The results of the ISCHEMIA trials, that analysed comparisons of invasive surgery and conservative surgery patients over more than three years, were first reported at the American Heart Association meeting in November 2019, and have now been published in the New England Journal of Medicine.
“This trial’s results show there is no need to rush patients with stable coronary disease, and moderate-to-severe myocardial ischemia, to invasive coronary angiography,” says Professor Selvanayagam.
“It is perfectly safe to treat these patients with cholesterol lowering drugs, anti-platelet drugs and antianginal drugs, and then monitor their progress.”
In the ISCHEMIA main trial, 5179 people from 320 centres in 37 countries, and with stable coronary disease and moderate-to-severe ischaemia (mean age 64; 77% male) were randomised to either a treat-to-target approach, using guideline medications and angiography only if treatment failed, or the same approach plus angiography within 30 days and revascularisation if feasible. Cardiac CT scans were used to screen and exclude patients with significant left main stem coronary disease from entering the trial.
Flinders Medical Centre was in the top 10% of recruiting sites for this trial.
“In most cases, patients in the medical therapy arm did perfectly fine and did not need to have invasive angiography and stenting/bypass,” says Professor Selvanayagam. “We can reserve stents or bypass options for patients who struggle with unacceptable side-effects from medications, or who have bad angina despite maximal medical therapies – although even here we have to make it clear to patients they are taking operative options for symptom relief.”
The primary outcome of a composite of five events – death from cardiovascular disease, heart attack or admission for unstable angina, heart failure or resuscitated cardiac arrest – occurred in 353 patients in the conservative arm of the trial and 318 in the invasive arm, being a difference which the researchers found was not significant.

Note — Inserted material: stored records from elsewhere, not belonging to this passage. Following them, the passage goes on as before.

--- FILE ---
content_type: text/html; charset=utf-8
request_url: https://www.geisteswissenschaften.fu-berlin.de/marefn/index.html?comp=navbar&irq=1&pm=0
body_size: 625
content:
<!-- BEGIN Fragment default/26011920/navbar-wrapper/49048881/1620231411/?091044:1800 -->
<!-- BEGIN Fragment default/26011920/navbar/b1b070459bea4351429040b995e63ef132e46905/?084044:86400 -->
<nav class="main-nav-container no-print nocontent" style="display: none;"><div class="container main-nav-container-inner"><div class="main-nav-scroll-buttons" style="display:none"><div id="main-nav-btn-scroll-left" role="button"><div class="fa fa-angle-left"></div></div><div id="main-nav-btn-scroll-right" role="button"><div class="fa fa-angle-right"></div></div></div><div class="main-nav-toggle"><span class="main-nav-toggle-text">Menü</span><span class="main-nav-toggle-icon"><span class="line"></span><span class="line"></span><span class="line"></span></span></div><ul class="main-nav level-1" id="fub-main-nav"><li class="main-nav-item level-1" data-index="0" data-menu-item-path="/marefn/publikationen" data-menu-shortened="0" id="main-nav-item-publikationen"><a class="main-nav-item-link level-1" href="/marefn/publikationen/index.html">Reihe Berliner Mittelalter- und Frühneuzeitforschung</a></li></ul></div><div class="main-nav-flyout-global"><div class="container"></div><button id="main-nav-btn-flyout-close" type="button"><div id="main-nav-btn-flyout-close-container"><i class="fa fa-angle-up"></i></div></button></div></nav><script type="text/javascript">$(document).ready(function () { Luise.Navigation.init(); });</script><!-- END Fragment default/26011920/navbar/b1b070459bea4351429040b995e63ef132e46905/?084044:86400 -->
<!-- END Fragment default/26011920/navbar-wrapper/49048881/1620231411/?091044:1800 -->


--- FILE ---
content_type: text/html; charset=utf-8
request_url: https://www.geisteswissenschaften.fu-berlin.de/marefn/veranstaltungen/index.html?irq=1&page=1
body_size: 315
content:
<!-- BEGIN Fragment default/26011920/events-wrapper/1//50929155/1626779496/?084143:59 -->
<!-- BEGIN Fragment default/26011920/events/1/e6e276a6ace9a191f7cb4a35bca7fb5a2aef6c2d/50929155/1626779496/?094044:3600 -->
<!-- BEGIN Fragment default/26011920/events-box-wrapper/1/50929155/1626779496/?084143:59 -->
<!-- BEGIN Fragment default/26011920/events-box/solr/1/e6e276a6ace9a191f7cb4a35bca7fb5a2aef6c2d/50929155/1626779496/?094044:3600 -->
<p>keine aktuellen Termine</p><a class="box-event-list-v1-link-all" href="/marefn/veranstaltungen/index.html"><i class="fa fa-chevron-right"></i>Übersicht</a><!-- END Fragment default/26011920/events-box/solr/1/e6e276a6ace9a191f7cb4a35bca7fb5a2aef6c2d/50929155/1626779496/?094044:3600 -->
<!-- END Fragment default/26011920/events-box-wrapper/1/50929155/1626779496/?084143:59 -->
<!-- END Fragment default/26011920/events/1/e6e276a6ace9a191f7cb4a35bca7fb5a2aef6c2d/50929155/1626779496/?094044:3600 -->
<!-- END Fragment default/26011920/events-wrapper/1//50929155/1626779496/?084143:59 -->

The number of deaths from any cause was 145 in the invasive arm of the trial versus 144 in the conservative arm over a median of 3.2 years of follow-up.
The findings of the trial underscore the benefits of modern pharmacotherapy for stable coronary disease.

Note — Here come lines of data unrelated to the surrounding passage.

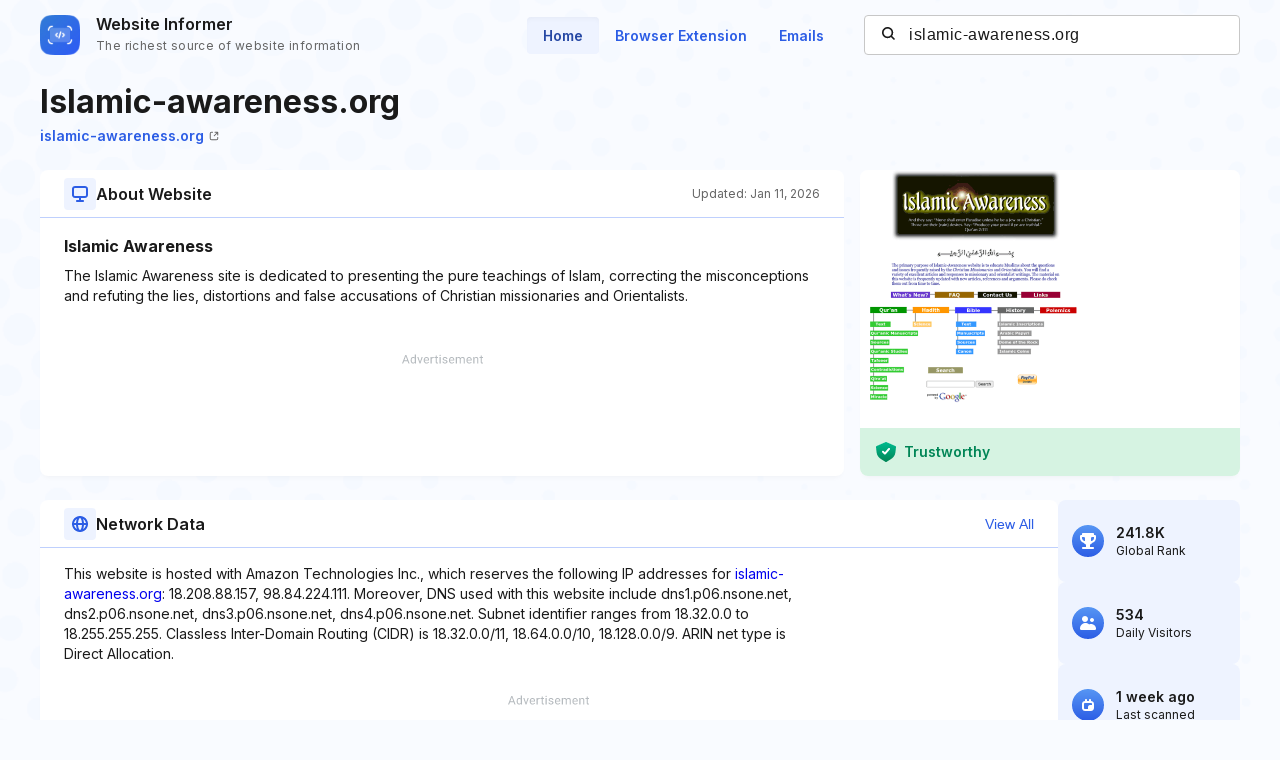

--- FILE ---
content_type: text/html; charset=utf-8
request_url: https://www.google.com/recaptcha/api2/aframe
body_size: 267
content:
<!DOCTYPE HTML><html><head><meta http-equiv="content-type" content="text/html; charset=UTF-8"></head><body><script nonce="BkHr0iSIWP2Kqh1QcIsdTQ">/** Anti-fraud and anti-abuse applications only. See google.com/recaptcha */ try{var clients={'sodar':'https://pagead2.googlesyndication.com/pagead/sodar?'};window.addEventListener("message",function(a){try{if(a.source===window.parent){var b=JSON.parse(a.data);var c=clients[b['id']];if(c){var d=document.createElement('img');d.src=c+b['params']+'&rc='+(localStorage.getItem("rc::a")?sessionStorage.getItem("rc::b"):"");window.document.body.appendChild(d);sessionStorage.setItem("rc::e",parseInt(sessionStorage.getItem("rc::e")||0)+1);localStorage.setItem("rc::h",'1768957125753');}}}catch(b){}});window.parent.postMessage("_grecaptcha_ready", "*");}catch(b){}</script></body></html>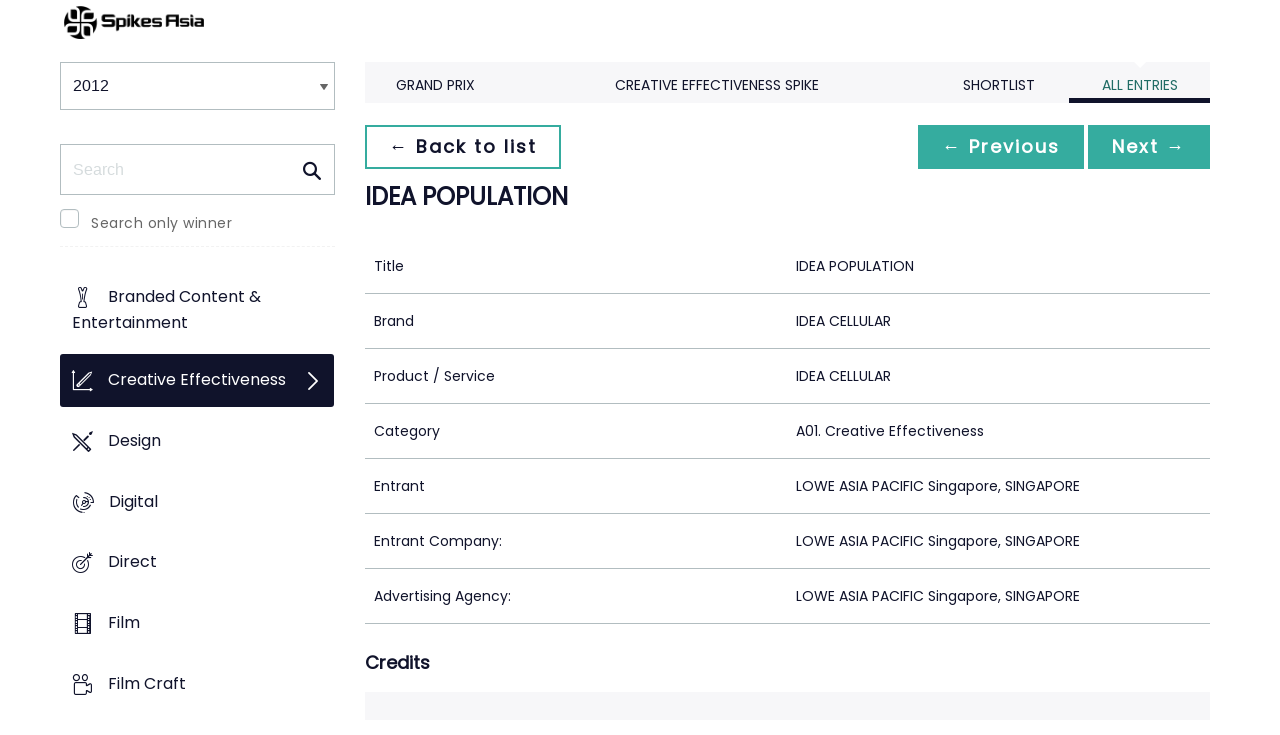

--- FILE ---
content_type: text/css
request_url: https://tags.srv.stackadapt.com/sa.css
body_size: -11
content:
:root {
    --sa-uid: '0-ee27b73e-3901-5166-4c73-264cb5646bea';
}

--- FILE ---
content_type: application/javascript
request_url: https://www2.spikes.asia/assets/javascripts/splash_modules.js?v=1.3216
body_size: 1475
content:
// whats this file about?
// this file is the last to load, after jquery and the plugins have been called and loaded in to memory we then ask which 
// plugins want to be initilized..

// if( $(".something")[0]){ // checks for the markup to exist
// 	if (typeof functioname == 'function') { //checks to see if the function exists to be called
// 	  functioname(); // calls the function
// 	}
// }

if( $(".royalSlider")[0]){
	if (typeof royalSliderInit == 'function') { 
	  royalSliderInit();
	}
}

if( $("#rrt")[0] ){
	if (typeof twitterInit == 'function') { 
		twitterInit();
	}
}

if( $(".ws-mod")[0] ){
	if (typeof wsModInit == 'function') { 
		wsModInit();
	}
}

if( $(".module_facebook_gallery")[0] ){
	if (typeof fbGalleryInit == 'function') { 
		fbGalleryInit();
	}
}


“Provided there is strict adherence to guideline-based medical therapy, patients with ischaemic heart disease who fit the profile of those in ISCHEMIA and do not have unacceptable levels of angina can be treated with an initial conservative strategy,” said the report.

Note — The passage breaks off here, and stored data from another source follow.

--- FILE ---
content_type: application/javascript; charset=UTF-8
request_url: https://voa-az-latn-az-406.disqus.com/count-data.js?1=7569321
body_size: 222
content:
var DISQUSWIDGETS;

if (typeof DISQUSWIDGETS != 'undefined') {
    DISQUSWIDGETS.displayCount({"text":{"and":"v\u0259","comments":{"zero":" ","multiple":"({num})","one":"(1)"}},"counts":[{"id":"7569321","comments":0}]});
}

The full paper – Initial Invasive or Conservative Strategy for Stable Coronary Disease, by D.J. Maron, J.S. Hochman, H.R. Reynolds, S. Bangalore, S.M. O’Brien, W.E. Boden, B.R. Chaitman, R. Senior, J. López‑Sendón, K.P. Alexander, R.D. Lopes, L.J. Shaw, J.S. Berger, J.D. Newman, M.S. Sidhu, S.G. Goodman, W. Ruzyllo, G. Gosselin, A.P. Maggioni, H.D. White, B. Bhargava, J.K. Min, G.B.J. Mancini, D.S. Berman, M.H. Picard, R.Y. Kwong, Z.A. Ali, D.B. Mark, J.A. Spertus, M.N. Krishnan, A. Elghamaz, N. Moorthy, W.A. Hueb, M. Demkow, K. Mavromatis, O. Bockeria, J. Peteiro, T.D. Miller, H. Szwed, R. Doerr, M. Keltai, J.B. Selvanayagam, P.G. Steg, C. Held, S. Kohsaka, S. Mavromichalis, R. Kirby, N.O. Jeffries, F.E. Harrell, Jr., F.W. Rockhold, S. Broderick, T.B. Ferguson, Jr., D.O. Williams, R.A. Harrington, G.W. Stone, and Y. Rosenberg, for the ISCHEMIA Research Group – has been published in the New England Medical Journal (DOI: 10.1056/NEJMoa1915922).